Local push-to-talk speech-to-text desktop app.
Hold a key, speak, release — the transcription is typed at your cursor.
Runs 100% offline using whisper.cpp.
Grab the latest build from the Releases page.
Debian / Ubuntu — .deb:
sudo apt install ./BVoice_0.1.2_amd64.deb
Fedora / RHEL / openSUSE — .rpm:
sudo dnf install ./BVoice-0.1.2-1.x86_64.rpm
After install you'll find BVoice in your application menu. On first launch the selected whisper model (~75–466 MB) downloads to ~/.local/share/bvoice/models/.
The packages declare a runtime dependency on xdotool — used to type the transcription at the cursor.
To uninstall, the registered package name is b-voice (the bundler kebab-cases BVoice):
sudo apt remove b-voice # Debian / Ubuntu
sudo dnf remove b-voice # Fedora / RHEL / openSUSE
The terminal command is still bvoice — only the package name carries the hyphen.

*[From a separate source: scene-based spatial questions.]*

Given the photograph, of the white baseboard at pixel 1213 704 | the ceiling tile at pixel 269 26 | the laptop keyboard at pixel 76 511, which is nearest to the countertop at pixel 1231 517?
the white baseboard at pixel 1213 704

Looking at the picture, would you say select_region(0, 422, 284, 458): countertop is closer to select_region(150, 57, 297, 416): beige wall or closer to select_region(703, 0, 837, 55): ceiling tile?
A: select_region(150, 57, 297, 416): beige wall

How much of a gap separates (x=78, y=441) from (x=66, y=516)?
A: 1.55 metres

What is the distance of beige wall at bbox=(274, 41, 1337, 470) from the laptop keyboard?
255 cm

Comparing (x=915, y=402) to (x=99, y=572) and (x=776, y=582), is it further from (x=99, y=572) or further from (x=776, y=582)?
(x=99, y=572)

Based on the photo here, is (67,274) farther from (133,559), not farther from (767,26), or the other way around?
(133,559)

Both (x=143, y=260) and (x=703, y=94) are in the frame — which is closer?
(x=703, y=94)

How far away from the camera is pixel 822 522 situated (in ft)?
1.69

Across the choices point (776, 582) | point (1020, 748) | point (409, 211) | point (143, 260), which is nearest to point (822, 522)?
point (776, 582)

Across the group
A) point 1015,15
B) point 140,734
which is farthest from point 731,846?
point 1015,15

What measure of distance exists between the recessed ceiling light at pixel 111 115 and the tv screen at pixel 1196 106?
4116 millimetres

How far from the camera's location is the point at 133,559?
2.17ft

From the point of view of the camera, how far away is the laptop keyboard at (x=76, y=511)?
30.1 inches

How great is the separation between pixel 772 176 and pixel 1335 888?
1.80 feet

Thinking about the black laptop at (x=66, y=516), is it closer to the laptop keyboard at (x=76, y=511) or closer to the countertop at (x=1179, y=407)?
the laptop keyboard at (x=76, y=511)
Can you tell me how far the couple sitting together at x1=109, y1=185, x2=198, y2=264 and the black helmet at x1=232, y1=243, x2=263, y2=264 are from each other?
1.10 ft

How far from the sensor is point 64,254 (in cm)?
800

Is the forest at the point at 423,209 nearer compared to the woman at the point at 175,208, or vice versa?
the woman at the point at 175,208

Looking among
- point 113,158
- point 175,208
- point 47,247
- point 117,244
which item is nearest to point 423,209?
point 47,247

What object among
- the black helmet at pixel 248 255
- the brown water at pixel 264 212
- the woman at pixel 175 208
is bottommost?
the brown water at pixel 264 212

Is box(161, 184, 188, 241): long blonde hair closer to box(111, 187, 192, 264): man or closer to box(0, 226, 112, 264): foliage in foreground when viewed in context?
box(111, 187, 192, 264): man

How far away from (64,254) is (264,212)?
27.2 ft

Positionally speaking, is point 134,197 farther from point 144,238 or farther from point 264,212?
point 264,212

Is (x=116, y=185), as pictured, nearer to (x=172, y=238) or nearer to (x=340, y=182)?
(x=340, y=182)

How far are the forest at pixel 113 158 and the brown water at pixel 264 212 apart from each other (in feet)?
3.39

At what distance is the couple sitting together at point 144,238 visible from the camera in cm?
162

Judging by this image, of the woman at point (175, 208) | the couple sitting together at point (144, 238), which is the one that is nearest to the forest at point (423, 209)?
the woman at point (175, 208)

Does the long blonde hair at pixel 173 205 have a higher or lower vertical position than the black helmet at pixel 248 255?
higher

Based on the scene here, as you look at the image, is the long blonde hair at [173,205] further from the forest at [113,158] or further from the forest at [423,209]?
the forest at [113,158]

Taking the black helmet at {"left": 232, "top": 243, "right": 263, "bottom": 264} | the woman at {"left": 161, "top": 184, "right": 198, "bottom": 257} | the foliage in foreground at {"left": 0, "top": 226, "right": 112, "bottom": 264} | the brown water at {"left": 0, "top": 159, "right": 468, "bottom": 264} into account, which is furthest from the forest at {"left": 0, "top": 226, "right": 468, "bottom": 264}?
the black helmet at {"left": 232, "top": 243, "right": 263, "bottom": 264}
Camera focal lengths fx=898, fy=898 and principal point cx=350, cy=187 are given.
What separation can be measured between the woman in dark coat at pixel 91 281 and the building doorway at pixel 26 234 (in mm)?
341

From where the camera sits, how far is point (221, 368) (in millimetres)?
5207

- Push-to-talk trigger: hold Ctrl + Win (instant arm — no hold delay)
- Local transcription with whisper.cpp (
tiny.en/base.en/small.en, full or quantizedq5_1/q8_0) - Optional Silero VAD silence trim with tunable threshold
- FFT-based resampling (rubato) for high-quality 48 kHz → 16 kHz conversion
- Greedy decoding by default; configurable beam search (set
beam_size≥ 2) - Live-applied settings for threshold, input device, and model swap — no restart
- Always-on-top desktop overlay reflects state (idle / recording / transcribing) with red and orange pulse animations; draggable, position persists
- Single-instance enforcement; optional autostart on login
- Types output directly at the cursor — never touches your clipboard
- Launch BVoice — a tray icon appears (no window by default).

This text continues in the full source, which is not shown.